The idea that human beings have been endowed with powers and properties not found elsewhere in the animal kingdom–or the universe, so far as we can tell–arises from a simple imperative: Just look around. It is an imperative that survives the invitation fraternally to consider the great apes. The apes are, after all, behind the bars of their cages and we are not. Eager for the experiments to begin, they are impatient for their food to be served. They seem impatient for little else. After years of punishing trials, a few of them have been taught the rudiments of various primitive symbol systems. Having been given the gift of language, they have nothing to say. When two simian prodigies meet, they fling their signs at one another. More is expected, but more is rarely forthcoming. Experiments conducted by Dorothy Cheney and Robert Seyfarth–and they are exquisite–indicate that like other mammals, baboons have a rich inner world, something that only the intellectual shambles of behavioral psychology could ever have placed in doubt. Simian social structures are often intricate. Chimpanzees, bonobos, and gorillas reason; they form plans; they have preferences; they are cunning; they have passions and desires; and they suffer. The same is true of cats, I might add. In much of this, we see ourselves. But beyond what we have in common with the apes, we have nothing in common, and while the similarities are interesting, the differences are profound. D. Berlinski, The Devil's Delusion (Crown Forum 2008), 155-56. 

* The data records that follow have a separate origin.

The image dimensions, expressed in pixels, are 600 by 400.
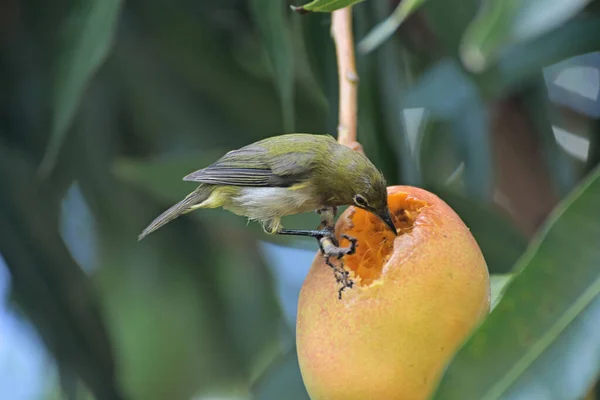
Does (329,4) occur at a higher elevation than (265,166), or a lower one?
higher

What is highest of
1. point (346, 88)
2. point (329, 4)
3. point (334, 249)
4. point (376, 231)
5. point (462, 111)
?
point (329, 4)

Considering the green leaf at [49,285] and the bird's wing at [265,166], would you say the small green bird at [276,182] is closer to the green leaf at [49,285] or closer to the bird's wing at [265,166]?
the bird's wing at [265,166]

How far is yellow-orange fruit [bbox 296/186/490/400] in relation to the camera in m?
0.82

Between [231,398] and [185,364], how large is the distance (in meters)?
0.14

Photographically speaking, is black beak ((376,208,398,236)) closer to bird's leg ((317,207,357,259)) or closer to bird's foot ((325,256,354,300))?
bird's leg ((317,207,357,259))

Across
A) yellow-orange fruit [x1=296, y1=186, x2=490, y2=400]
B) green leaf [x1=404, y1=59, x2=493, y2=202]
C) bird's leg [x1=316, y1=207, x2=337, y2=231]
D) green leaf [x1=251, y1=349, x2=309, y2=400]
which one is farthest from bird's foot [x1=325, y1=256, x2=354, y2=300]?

Keep that in mind when paleoanthropologists draw confident inferences about the humanity of extinct hominids. Appearances are often deceptive. If the great apes were extinct, imagine how paleoanthropologists might readily overinterpret the signs of their incipient humanity. But because they happen to be our contemporaries, we have a direct basis of comparison. By contrast, that's conspicuously lacking in the case of extinct hominids. 

In the case of "cave men" who left paintings and petroglyphs, we can see human intelligence staring back at us. But that's exceptional evidence.